The changes approved by the Board of Regents include:

  • Establishing new tenure areas in dance, theater and visual arts, accompanied by a phasing out of the more general "art" tenure area. Music would be maintained as a tenure area.
  • Creating a tenure area in agriculture.
  • Renaming certain tenure areas to match current certification titles. Business would become business and marketing, home economics would become family and consumer science, industrial arts would become technology education and school media specialist would become school library media specialist. There would also be changes in the names of certain tenure areas in special education.

Also, regulations need to be updated to remove outdated language regarding students with disabilities, Trikalinos said in a presentation to the Regents at their June meeting. He said regulations ought to reflect "current terminology in the field around how we talk about that student population."

New terms include blind and visually impaired, deaf and hard of hearing and speech and language disabilities. Similarly, the term vocational education would be replaced with career and technical education.

A few tenure areas, such as driver education, would be phased out by Sept. 30, 2025.

Trikalinos said the changes will only impact new probationary appointments from the date when the new rules go into effect. "This is only for new appointments," he said. "It doesn't impact anyone's tenure status."

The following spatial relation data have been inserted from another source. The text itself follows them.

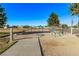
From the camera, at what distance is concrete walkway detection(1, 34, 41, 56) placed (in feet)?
29.1

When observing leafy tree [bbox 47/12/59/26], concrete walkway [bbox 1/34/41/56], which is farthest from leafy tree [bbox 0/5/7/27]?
leafy tree [bbox 47/12/59/26]

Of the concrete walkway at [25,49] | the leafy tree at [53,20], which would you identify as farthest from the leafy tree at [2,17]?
the leafy tree at [53,20]

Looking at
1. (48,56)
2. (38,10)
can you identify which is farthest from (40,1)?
(48,56)

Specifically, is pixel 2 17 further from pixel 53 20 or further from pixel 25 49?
pixel 53 20

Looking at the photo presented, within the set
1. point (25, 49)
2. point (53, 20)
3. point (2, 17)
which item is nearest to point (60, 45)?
point (53, 20)

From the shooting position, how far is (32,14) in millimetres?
9422

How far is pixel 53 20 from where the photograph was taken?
31.8 feet

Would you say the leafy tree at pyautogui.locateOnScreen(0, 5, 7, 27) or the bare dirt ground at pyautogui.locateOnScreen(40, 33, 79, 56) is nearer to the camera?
the bare dirt ground at pyautogui.locateOnScreen(40, 33, 79, 56)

In New York, newly appointed teachers in public school districts and BOCES serve a probationary period of four years. Upon their initial appointment to a probationary period, classroom teachers are assigned to one or more tenure areas in which they devote a substantial portion of their time. They must hold the appropriate certification for any tenure area to which they are appointed.

The proposed amendment was published in the state register on June 25 for a 60-day comment period.